▶ [Job 1]: In the stream-flow problem statement, what is the largest number of streams there can ever be?
▶ [Job 2]: Pick up the stream-flow problem statement right after its last line and carry it forward.

▶ [Document]:

Canadian Computing Competition: 2000 Stage 1, Junior #4, Senior #2
A series of streams run down the side of a mountain. The mountainside is very rocky so the streams split and rejoin many times. At the foot of the mountain, several streams emerge as rivers. Your job is to compute how much water flows in each river.
At any given elevation there are m streams, labelled ~1~ to ~m~ from left-to-right. As we proceed down the mountainside, one of the streams may split into a left fork and a right fork, increasing the total number of streams by ~1~, or two streams may rejoin, reducing the total number of streams by ~1~. After a split or a rejoining occurs, the streams are renumbered consecutively from left-to-right. There is always at least one stream and there are never more than ~100~ streams.
The first line of input contains ~n~, the initial number of streams at some high altitude. The next ~n~ lines give the flow in each of the streams from left-to-right. Proceeding down the mountainside, several split or rejoin locations are encountered. For each split location, there will be three lines of input.
- a line containing
99(to indicate a split)

▶ [Stored data]:
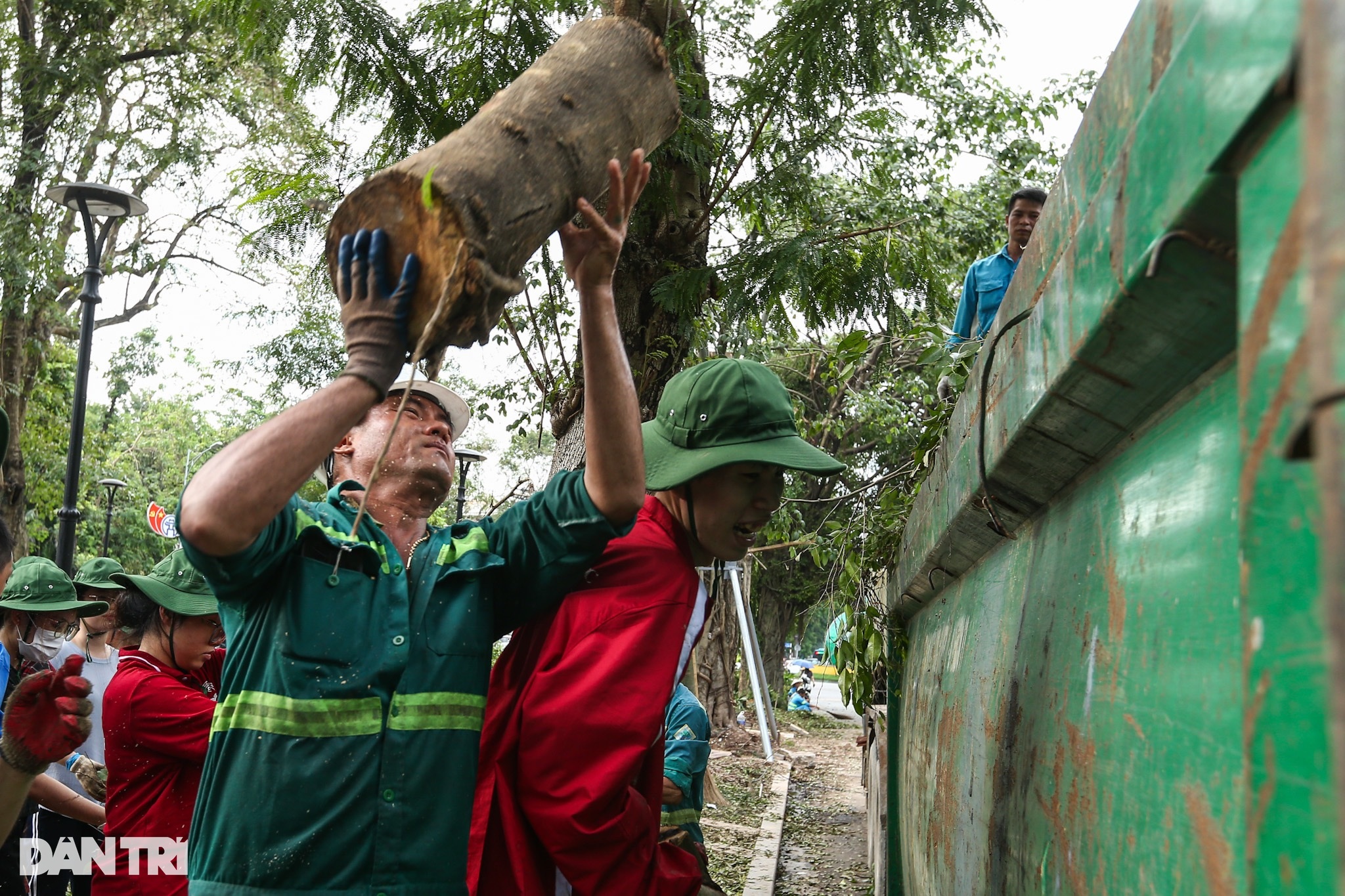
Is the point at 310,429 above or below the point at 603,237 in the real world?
below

▶ [Exercise answer 1]: There are never more than 100 streams.

▶ [Exercise answer 2]:
- a line containing the number of the stream that is split
- a line containing a number between ~0~ and ~100~, the percentage of flow from the split stream that flows to the left fork. (The rest flows to the right fork)
For each join location, there will be two lines of input:
- a line containing
88(to indicate a join)
- a line containing the number of the stream that is rejoined with the stream to its right
The flow from both joined streams is combined. After the last split or join location will be:
- a single line containing
77(to indicate end of input)
Your job is to determine how many streams emerge at the foot of the mountain and what the flow is in each. Your output is a sequence of real numbers, rounded to the nearest integer, giving the flow in rivers ~1~ through ~m~.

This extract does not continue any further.